I tried to set up a simple Standalone Spark cluster, with a interface to Spyder. There have been several remarks in the spark mailing list and elsewhere, which give an guideline how to do this.
This does not work for my setup though. Once I submit the script to spark-submit, I get the following error:
File "/home/philip/Programme/anaconda2/bin/spyder.py", line 4, in <module> import spyder.app.start
ImportError: No module named app.start
From my understanding, this has to do something with the $PYTHONPATH variable. I already changed the path to the py4j module (in current spark version 2.1.0, it is py4j-0.10.4 instead of the listed one.

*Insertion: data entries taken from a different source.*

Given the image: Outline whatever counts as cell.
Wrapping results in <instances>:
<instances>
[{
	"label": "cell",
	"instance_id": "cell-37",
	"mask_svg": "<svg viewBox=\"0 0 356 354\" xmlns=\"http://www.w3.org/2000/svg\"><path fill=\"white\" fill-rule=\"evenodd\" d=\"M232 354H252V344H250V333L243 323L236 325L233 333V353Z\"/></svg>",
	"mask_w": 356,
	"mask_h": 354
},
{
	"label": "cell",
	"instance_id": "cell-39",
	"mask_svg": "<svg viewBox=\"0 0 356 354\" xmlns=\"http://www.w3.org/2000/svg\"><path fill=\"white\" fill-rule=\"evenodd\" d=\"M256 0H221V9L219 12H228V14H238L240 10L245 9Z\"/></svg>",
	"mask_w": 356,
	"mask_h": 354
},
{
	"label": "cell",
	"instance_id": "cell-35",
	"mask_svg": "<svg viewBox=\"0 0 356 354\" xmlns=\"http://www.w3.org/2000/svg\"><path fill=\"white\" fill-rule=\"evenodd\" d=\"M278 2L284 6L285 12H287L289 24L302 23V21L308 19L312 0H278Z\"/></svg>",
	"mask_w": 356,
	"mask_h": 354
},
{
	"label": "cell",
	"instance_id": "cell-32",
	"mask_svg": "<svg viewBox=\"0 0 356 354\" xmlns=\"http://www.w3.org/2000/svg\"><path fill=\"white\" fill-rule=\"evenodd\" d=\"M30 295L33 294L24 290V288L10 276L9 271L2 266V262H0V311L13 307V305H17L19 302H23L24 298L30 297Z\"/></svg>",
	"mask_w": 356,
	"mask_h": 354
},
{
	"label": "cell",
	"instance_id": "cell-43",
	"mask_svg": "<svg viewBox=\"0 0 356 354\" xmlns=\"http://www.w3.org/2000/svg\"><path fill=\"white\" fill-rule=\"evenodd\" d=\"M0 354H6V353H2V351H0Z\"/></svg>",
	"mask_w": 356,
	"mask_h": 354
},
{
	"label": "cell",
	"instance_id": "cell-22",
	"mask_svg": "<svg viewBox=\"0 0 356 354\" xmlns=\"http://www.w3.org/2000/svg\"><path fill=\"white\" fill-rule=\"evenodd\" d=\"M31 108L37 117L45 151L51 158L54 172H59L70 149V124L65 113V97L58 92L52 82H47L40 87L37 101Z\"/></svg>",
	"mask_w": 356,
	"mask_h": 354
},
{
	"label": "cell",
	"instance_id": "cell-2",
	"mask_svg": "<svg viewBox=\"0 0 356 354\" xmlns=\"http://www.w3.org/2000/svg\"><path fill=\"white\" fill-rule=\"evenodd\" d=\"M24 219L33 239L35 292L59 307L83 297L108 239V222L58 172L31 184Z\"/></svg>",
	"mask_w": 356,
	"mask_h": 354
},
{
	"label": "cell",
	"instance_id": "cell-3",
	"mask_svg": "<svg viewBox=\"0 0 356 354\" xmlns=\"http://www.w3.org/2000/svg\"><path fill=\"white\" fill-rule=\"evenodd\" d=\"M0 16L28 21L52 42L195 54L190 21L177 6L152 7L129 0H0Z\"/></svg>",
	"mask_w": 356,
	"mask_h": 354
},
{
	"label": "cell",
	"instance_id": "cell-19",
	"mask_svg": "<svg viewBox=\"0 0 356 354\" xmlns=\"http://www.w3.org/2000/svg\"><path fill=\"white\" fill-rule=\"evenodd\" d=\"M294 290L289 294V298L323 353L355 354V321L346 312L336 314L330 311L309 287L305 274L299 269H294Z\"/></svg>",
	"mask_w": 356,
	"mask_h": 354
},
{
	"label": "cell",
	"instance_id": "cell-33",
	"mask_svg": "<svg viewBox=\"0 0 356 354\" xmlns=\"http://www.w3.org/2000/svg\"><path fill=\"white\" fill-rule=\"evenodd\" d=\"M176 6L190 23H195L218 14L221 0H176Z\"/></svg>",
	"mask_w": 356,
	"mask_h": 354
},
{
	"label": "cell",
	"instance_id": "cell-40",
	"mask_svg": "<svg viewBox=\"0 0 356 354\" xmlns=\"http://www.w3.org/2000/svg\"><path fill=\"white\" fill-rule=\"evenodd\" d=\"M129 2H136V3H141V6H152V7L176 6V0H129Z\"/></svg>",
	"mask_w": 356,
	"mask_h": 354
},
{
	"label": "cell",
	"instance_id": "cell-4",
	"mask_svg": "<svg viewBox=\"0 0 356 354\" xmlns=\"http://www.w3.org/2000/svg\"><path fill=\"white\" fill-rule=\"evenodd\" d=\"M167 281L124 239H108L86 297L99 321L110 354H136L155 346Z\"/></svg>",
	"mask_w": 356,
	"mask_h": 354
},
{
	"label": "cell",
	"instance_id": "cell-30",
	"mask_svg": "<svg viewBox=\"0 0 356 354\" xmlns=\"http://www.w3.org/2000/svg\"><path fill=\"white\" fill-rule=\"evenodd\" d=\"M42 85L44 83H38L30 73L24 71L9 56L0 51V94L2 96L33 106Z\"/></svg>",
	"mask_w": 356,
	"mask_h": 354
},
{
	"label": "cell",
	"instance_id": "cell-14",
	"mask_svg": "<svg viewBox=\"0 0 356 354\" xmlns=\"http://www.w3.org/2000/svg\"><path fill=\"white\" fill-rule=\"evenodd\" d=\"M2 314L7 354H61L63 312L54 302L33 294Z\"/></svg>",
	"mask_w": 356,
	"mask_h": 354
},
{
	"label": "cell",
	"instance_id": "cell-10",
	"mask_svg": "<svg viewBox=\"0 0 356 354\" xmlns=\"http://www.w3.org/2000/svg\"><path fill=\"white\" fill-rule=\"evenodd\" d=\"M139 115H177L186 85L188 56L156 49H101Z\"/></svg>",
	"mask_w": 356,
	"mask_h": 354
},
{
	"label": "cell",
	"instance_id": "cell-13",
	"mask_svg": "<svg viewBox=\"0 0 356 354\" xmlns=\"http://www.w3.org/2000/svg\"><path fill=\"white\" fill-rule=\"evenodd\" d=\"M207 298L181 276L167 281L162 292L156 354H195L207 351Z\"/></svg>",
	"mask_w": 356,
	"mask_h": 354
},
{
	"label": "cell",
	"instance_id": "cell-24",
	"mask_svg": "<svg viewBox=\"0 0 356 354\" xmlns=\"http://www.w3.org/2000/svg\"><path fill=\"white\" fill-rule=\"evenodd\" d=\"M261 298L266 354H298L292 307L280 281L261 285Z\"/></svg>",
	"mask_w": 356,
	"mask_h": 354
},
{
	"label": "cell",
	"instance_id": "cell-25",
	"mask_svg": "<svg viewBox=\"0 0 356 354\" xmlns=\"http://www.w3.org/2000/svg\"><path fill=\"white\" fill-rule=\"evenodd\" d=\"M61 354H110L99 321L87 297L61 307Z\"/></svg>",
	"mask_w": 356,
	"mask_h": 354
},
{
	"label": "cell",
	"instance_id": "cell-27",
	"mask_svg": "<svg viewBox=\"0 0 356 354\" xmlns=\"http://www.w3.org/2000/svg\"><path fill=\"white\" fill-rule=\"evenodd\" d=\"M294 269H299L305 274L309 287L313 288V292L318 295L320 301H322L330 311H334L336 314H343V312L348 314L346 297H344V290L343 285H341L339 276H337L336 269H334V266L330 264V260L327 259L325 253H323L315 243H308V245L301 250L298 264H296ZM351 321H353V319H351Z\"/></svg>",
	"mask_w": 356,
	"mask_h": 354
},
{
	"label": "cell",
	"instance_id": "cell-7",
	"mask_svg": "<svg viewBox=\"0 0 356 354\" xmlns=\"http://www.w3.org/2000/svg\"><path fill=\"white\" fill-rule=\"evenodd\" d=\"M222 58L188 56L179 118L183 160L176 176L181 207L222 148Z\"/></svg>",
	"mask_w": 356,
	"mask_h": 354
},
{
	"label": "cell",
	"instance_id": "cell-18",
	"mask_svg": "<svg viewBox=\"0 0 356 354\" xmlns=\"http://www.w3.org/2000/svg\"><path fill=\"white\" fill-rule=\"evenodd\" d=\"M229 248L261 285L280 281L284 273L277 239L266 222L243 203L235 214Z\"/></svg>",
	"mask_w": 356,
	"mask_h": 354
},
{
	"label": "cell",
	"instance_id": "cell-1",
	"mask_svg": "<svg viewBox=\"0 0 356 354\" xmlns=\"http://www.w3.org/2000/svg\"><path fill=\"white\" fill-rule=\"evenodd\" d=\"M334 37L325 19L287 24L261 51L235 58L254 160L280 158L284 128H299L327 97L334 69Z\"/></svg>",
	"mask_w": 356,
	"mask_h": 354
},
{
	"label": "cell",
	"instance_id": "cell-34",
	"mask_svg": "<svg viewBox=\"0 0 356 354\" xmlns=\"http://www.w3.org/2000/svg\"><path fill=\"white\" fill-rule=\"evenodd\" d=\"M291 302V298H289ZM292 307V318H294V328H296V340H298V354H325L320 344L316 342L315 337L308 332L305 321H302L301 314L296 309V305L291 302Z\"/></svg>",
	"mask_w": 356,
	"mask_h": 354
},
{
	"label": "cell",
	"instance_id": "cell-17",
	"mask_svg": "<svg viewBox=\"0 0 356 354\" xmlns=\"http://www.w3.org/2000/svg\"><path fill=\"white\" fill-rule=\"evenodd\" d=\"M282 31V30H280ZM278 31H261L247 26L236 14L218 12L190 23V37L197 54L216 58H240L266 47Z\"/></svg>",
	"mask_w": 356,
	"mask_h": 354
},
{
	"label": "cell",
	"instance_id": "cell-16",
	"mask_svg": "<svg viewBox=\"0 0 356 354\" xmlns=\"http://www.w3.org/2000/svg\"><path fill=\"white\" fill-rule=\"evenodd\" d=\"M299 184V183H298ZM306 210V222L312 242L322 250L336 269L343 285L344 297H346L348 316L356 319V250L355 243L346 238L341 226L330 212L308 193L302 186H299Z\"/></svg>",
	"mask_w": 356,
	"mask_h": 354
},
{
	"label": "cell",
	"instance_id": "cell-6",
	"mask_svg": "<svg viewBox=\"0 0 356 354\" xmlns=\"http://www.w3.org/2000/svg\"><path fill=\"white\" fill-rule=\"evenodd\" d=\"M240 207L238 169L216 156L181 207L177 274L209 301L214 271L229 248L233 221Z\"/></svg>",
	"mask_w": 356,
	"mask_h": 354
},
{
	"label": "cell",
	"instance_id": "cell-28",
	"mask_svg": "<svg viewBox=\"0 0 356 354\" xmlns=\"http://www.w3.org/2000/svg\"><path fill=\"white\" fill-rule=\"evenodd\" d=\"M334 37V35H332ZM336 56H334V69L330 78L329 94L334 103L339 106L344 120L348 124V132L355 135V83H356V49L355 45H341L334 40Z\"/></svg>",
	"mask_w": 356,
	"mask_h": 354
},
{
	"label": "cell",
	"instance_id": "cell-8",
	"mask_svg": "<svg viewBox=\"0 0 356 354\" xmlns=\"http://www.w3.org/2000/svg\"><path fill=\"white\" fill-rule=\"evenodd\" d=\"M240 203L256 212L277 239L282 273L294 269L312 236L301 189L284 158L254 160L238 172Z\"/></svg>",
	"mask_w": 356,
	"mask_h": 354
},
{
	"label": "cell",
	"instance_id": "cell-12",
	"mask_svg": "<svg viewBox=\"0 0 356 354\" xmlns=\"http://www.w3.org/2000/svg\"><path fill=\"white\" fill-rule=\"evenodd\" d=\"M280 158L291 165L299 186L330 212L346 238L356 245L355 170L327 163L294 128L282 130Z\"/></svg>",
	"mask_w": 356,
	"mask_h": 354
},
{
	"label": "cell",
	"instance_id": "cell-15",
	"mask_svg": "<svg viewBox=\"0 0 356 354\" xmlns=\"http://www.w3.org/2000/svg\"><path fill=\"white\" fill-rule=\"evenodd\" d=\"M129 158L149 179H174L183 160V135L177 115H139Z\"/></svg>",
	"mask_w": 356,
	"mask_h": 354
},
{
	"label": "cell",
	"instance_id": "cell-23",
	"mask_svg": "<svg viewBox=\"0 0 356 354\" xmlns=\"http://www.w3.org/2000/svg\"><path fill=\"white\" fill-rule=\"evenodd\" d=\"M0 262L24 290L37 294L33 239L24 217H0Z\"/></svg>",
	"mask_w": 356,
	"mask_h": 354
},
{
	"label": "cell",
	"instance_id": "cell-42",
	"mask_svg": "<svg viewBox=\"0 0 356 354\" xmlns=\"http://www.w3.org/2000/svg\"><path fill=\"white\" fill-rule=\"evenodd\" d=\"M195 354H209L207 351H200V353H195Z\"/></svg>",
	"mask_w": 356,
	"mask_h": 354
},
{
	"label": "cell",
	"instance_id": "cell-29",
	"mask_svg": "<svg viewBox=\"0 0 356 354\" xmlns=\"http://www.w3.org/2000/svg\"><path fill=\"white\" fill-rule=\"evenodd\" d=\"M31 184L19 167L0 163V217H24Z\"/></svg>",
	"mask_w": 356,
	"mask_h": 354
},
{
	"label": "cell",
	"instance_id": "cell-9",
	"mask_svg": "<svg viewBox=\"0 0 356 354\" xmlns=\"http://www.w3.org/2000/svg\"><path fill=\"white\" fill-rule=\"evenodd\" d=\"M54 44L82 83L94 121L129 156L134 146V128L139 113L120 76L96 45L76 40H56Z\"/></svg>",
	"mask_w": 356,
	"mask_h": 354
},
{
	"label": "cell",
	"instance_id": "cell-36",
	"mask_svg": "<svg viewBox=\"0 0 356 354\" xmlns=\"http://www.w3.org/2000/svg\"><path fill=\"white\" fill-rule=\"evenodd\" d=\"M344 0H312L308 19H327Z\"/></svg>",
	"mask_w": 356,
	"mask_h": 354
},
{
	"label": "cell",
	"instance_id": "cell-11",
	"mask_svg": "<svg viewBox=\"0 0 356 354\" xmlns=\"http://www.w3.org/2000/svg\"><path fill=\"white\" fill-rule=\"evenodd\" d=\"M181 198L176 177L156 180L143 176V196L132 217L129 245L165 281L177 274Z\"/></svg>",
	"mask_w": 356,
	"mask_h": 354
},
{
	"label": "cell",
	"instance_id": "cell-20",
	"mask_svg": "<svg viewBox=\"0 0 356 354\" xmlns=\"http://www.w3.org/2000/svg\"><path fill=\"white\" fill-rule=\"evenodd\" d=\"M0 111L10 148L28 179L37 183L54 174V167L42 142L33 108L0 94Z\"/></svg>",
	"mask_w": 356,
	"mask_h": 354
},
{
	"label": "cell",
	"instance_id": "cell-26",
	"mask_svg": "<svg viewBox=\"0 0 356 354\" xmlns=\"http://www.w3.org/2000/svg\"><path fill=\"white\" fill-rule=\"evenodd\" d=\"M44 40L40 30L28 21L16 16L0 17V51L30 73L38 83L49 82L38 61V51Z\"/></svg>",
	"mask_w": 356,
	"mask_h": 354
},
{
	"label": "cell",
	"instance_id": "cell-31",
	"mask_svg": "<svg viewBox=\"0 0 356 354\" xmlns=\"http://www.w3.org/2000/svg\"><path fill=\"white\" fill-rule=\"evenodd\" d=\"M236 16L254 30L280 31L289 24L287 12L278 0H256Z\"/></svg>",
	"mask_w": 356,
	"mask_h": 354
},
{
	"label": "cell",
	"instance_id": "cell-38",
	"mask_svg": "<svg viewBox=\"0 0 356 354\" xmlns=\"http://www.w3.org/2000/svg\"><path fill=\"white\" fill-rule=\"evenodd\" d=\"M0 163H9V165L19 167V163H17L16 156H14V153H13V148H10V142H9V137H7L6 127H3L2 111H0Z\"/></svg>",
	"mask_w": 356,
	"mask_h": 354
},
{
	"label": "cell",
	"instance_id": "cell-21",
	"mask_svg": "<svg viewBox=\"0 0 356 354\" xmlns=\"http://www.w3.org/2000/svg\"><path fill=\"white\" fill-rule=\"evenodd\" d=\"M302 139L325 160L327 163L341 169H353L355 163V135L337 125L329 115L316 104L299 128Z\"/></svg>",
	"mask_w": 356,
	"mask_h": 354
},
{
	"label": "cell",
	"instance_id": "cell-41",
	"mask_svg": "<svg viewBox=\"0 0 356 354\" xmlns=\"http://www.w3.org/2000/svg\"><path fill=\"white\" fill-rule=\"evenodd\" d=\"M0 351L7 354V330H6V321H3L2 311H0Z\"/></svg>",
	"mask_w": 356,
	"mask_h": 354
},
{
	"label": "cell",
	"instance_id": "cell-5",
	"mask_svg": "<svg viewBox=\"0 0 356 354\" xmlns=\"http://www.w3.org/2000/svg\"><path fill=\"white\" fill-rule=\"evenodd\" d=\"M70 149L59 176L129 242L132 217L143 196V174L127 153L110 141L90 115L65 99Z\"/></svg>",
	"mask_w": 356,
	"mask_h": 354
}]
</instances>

My .bashrc file looks currently like this:
export JAVA_HOME=/usr/lib/jvm/java-8-openjdk-amd64
export JRE_HOME=/usr/lib/jvm/java-8-openjdk-amd64/jre
export SPARK_HOME=~/Programme/spark-2.1.0-bin-hadoop2.7
export PATH=$PATH:$SPARK_HOME/bin
export PYTHONPATH=$SPARK_HOME/python:$SPARK_HOME/python/build:$PYTHONPATH
export PYTHONPATH=$SPARK_HOME/python/:$PYTHONPATH
export PYTHONPATH=$SPARK_HOME/python/lib/py4j-0.10.4-src.zip:$PYTHONPATH
export PATH=$PATHusr/bin/spyder
export PYTHONPATH=${PYTHONPATH}home/philip/Programme/anaconda2/bin/
# added by Anaconda2 4.3.0 installer
export PATH=/home/philip/Programme/anaconda2/bin:$PATH
If somebody has encountered a similar issue, help is greatly appreciated!